Cherry Crumble Pie

*Cherry Crumble Pie*
Makes one 9 inch pie, or 8 servings

A delicious cherry pie with a filling made from scratch and baked in an almond pastry, topped with a delicious oat and almond crumble topping.

For the pastry:
1 cup plain flour
1/2 tsp salt
1/4 cup ground almonds (almond meal)
1/3 cup vegetable shortening
3 to 4 TBS cold water

For the filling:
two 16 oz jars of pitted Morello cherries (sour)
1 1/2 cups of caster sugar
3 TBS cornflour (corn starch)
2 TBS all plain flour
pinch salt
10 drops red food coloring, optional
1/8 tsp almond extract
1 TBS butter
the finely grated zest of one un-waxed lemon

For the Crumble Topping:
2/3 cup old fashioned oats
1/2 cup plain flour
1/2 cup soft light brown sugar
1/2 tsp salt
1/2 cup ground almonds (almond meal)
4 TBS cold butter
few drops almond extract

Drain the cherries, reserving the juice. Whisk the sugar, corn flour, plain flour and salt in a saucepan.  Whisk in 1/2 cup of the cherry juice.   Cook over medium heat, whisking constantly until the mixture boils and thickens.   Cook, stirring for a further minute.   Add the almond, butter, lemon zest and food colouring if using.  Stir in the drained cherries and set aside to cool.
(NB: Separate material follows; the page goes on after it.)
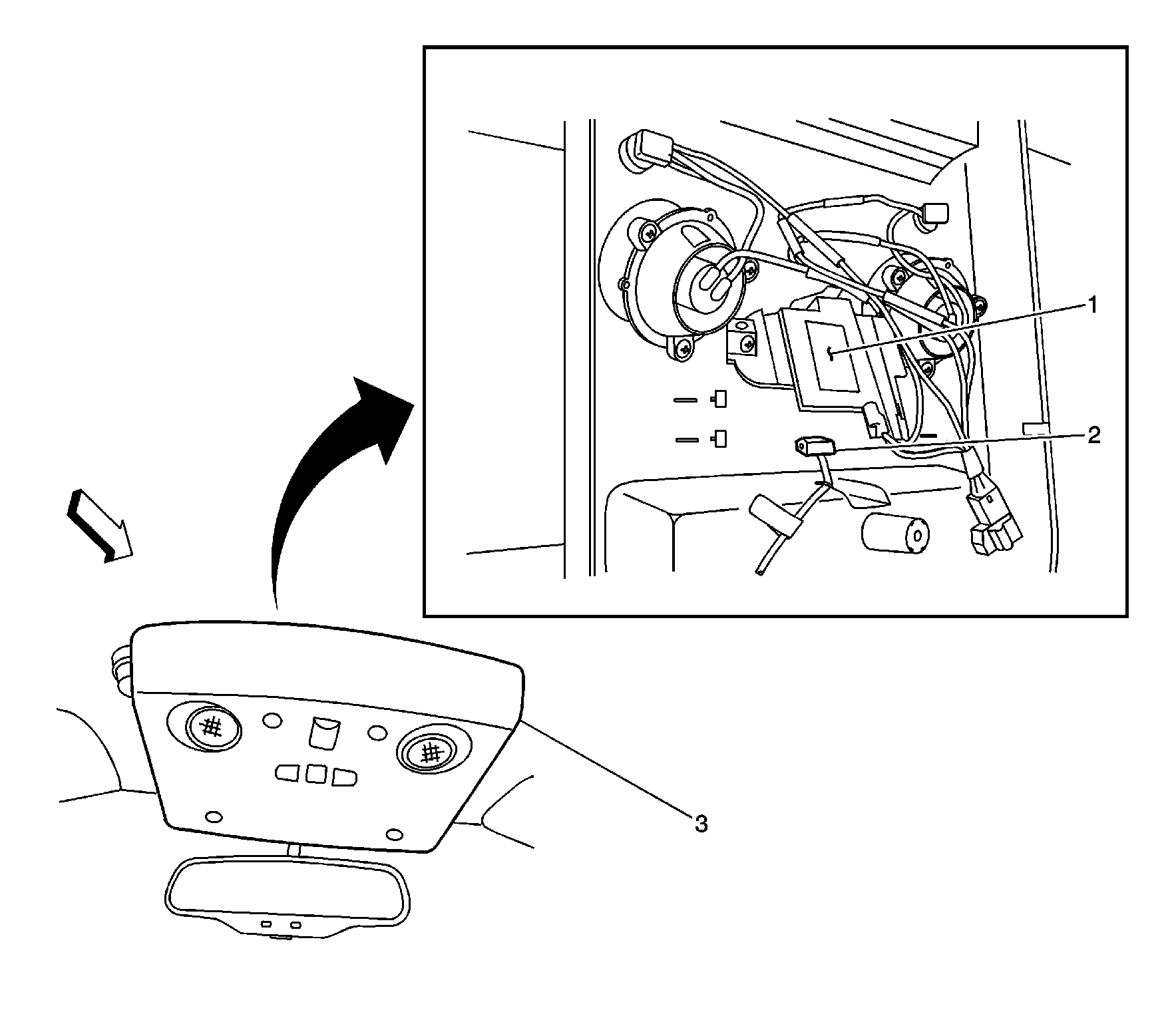 1
2
3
Whisk the flour, salt and almonds in a bowl.  Drop in the vegetable shortening and cut it into the flour mixture using a pastry blender until the pieces are the size of small peas.   Using a fork, toss the mixture together with the water, until the flour mixture is all moistened and the mixture begins to form a ball, using only as much as you need to use.  Shape into a flat disc. 

Roll the disc out on a lightly floured surface which is large enough to line a 9 inch pie pan, leaving some overhang.   Trim it to 1 inch overhang all the way around, fold under and then crimp all around the edge as you like.  Set aside.

Preheat the oven to 190*C/375*F/ gas mark 5.   Line a rimmed cookie sheet with foil.

Measure the oats, flour, sugar, salt and almonds into a bowl for the topping.  Drop in the butter.  Rub it into the flour mixture until the mixture begins to clump, adding a few drops of almond extract.  You will have more than you need for this recipe, but it can be frozen for later use in a tightly covered container.

Using a slotted spoon, scoop out the cherries from the saucepan into the prepared pie crust.  Pour over only as much of the liquid as you need.  You should just barely see it through the cherries.   Sprinkle as much oat topping as desired over the top.  Place onto the lined baking sheet.

Bake for 50 to 60 minutes, until the crust is golden brown and crisp on the bottom and the crumble is crisp on top and the juices are bubbling through.   Allow to cool completely before serving.  Cut into wedges to serve.